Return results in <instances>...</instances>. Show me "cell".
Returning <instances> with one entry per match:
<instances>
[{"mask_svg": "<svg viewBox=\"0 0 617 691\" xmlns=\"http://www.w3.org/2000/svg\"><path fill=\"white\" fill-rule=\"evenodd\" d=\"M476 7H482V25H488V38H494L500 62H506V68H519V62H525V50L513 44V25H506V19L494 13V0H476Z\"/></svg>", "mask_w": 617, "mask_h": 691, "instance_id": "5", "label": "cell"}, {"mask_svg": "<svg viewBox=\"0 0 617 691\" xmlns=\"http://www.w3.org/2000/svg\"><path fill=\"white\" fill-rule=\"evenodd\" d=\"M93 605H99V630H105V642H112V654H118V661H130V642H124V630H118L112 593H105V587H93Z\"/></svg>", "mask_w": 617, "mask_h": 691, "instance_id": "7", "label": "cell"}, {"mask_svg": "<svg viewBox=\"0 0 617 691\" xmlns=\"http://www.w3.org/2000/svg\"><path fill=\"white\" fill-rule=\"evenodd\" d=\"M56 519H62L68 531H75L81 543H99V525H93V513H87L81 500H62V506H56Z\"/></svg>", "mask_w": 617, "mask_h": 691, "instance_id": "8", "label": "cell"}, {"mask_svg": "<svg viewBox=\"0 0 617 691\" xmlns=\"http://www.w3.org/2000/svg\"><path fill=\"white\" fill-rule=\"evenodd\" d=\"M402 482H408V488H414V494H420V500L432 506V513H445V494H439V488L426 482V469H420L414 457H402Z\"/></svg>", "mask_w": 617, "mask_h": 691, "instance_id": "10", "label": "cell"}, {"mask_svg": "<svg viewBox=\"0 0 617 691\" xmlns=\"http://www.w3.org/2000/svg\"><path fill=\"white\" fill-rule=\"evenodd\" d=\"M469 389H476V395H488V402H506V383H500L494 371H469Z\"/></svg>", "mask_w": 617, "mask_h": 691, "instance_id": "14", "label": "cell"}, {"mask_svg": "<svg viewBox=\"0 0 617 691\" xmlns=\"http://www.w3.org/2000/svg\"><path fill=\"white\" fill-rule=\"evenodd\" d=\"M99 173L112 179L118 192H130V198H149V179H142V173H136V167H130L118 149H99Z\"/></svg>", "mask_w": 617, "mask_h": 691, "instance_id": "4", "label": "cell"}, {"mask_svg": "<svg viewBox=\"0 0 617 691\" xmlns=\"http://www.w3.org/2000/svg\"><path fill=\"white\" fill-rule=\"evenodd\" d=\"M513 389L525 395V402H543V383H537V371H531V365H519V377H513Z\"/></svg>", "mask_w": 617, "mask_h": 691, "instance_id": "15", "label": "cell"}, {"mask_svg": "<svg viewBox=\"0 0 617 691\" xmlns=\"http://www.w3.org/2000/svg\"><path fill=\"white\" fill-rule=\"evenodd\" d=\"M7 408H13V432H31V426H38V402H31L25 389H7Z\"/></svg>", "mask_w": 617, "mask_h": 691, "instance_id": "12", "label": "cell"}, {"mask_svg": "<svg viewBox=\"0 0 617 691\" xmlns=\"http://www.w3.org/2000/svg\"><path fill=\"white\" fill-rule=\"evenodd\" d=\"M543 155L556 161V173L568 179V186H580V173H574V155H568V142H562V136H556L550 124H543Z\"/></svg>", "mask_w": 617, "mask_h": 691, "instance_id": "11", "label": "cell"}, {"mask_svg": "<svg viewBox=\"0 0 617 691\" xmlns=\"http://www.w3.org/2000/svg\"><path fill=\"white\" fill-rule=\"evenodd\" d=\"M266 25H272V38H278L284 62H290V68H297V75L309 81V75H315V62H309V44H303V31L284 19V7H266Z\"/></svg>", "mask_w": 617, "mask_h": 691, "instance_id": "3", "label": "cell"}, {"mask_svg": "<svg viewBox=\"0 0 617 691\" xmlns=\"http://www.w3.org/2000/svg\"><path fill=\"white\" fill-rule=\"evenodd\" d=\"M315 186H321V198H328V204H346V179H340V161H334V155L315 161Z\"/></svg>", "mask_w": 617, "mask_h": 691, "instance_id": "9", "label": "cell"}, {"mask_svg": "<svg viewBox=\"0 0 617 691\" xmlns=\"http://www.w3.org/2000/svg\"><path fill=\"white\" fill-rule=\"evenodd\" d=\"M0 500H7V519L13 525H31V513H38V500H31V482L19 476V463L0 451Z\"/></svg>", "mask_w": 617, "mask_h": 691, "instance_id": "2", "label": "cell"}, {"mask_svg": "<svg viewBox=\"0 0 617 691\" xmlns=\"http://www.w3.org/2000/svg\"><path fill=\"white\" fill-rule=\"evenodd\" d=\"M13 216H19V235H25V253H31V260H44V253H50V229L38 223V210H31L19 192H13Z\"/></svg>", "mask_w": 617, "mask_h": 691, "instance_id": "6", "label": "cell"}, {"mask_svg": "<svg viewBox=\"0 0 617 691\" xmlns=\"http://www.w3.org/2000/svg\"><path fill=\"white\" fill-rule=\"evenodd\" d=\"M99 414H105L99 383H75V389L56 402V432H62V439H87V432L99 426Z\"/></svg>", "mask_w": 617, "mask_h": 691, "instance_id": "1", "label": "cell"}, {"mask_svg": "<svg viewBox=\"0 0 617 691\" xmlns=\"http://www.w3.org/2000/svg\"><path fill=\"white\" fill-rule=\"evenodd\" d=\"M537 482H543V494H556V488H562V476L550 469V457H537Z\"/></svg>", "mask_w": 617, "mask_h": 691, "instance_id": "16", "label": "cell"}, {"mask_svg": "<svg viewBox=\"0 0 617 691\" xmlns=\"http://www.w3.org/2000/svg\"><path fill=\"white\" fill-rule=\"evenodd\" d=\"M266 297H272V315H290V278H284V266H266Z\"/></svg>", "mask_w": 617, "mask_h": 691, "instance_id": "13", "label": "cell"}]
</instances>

_ _ _ _ _

**Task brief:** State how many lines of the records above contain the string "instances", and reply with the number alone.

**Answer to this exercise:** 4